Australian Indigenous artwork makes its way to Denver, first time it's ever left the country
Australian Indigenous artwork is making its way to the Denver Art Museum.
This exhibit is called "The Stars We Do Not See," and it's the first time this artwork has ever left Australia.
This artwork comes from an Australian culture that dates back more than 65,000 years — more than 2,000 generations that have shared pieces made of items you can find across Australia.
The artwork focuses on the oldest living things from the land, sky, waters, living beings, ancestral knowledge, and spirituality, and focuses on how Indigenous people connect with the past and the future in Australia.
Many Australian Indigenous artists make the pieces, including paintings on eucalyptus bark and neon light sculptures.

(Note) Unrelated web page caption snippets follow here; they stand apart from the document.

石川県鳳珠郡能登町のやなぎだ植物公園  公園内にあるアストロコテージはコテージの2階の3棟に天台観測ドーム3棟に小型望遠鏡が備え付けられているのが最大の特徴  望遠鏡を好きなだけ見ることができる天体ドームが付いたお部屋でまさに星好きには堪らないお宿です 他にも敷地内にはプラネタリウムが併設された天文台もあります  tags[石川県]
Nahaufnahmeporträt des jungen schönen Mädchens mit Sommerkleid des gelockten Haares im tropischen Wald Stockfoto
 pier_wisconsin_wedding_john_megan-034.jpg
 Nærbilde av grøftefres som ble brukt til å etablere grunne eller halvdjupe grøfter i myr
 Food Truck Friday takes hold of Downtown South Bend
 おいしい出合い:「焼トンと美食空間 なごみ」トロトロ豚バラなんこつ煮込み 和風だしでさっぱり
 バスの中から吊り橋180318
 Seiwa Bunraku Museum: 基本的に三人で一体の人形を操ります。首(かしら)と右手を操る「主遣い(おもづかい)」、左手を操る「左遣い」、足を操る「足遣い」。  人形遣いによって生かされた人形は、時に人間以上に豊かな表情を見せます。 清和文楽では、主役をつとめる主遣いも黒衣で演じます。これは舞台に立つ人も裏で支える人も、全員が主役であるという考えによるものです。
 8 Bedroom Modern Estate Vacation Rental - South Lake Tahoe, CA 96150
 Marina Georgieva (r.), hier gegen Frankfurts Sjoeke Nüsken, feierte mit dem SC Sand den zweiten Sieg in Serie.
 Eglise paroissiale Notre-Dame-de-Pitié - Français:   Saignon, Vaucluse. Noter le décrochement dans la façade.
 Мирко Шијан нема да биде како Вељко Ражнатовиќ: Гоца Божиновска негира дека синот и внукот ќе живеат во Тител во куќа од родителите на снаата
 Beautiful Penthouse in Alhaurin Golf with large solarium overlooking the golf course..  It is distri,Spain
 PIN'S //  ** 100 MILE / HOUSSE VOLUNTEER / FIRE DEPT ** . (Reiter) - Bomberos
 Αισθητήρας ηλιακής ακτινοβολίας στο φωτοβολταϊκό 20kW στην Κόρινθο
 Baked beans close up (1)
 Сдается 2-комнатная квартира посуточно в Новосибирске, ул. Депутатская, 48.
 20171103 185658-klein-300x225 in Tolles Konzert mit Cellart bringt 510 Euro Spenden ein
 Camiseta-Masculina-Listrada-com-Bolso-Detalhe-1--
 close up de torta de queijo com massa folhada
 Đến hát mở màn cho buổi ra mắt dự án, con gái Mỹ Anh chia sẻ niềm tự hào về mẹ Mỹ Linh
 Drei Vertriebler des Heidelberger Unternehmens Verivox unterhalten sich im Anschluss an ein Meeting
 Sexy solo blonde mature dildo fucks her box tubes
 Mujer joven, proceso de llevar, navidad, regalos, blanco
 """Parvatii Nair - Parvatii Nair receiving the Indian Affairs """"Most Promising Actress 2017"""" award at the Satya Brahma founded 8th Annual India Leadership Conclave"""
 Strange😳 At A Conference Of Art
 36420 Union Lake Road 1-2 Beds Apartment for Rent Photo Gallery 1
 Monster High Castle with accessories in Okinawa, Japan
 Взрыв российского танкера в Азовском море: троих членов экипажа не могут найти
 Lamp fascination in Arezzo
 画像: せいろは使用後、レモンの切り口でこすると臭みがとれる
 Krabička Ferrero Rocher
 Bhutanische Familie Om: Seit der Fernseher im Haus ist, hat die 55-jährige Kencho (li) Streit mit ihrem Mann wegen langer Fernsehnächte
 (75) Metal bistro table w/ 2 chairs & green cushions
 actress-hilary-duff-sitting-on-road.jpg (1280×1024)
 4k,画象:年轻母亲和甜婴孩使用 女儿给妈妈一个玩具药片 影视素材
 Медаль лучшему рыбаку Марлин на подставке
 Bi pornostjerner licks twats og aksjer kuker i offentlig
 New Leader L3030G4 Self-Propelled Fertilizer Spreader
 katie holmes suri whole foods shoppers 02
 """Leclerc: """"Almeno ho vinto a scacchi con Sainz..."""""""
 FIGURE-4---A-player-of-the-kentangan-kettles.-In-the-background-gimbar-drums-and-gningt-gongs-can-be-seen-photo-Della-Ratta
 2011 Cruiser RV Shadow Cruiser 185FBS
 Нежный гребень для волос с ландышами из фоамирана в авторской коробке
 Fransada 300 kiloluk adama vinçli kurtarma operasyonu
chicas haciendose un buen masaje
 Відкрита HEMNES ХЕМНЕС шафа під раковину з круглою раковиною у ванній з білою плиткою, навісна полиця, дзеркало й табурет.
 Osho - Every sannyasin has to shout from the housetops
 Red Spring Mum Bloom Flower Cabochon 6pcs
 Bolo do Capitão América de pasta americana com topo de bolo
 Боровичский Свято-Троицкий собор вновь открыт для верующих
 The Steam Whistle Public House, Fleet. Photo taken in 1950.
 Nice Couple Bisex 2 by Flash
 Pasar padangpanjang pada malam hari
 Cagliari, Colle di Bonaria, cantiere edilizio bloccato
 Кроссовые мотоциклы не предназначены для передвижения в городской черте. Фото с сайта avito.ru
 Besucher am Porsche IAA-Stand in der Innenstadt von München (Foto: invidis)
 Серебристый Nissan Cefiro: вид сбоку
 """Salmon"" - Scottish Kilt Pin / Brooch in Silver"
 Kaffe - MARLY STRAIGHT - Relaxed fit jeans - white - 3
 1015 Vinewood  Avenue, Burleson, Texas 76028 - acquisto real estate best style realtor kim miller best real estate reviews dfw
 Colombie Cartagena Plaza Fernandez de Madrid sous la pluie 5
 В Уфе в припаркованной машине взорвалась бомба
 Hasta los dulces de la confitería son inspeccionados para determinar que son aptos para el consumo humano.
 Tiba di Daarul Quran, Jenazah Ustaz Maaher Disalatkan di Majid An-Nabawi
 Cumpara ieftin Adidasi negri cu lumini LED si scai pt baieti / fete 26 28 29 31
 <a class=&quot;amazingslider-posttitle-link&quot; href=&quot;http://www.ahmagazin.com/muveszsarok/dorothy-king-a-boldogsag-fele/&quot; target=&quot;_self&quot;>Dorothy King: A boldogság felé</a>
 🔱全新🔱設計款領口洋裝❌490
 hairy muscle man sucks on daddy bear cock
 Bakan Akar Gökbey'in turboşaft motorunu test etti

Some even use natural pigments that are applied from homemade brushes made of human hair.
In the early 1900s, curators say a British-Australian biologist from the Arnhem Lands coastal regions was asked to create paintings on single sheets of eucalyptus bark. Before this request, designs had only been painted on cave walls, bark shelters, and ceremonial objects.
Curators with the Denver Art Museum say many visitors are used to seeing Indigenous artwork from places across the United States, but this would be a great way to learn from other cultures.
"It's a way of helping our visitors connect with really diverse perspectives and lived experiences," John Lukovic, the Andrew W. Mellon curator and department head of native arts for the Denver Art Museum, said. "But also to see some of the parallels that they may find between experiences here as impacts of colonialism and racism."
The exhibit is not available for the public to see until Sunday, April 19, and it will run through July 26.
Anyone under the age of 18 can see the exhibit for free.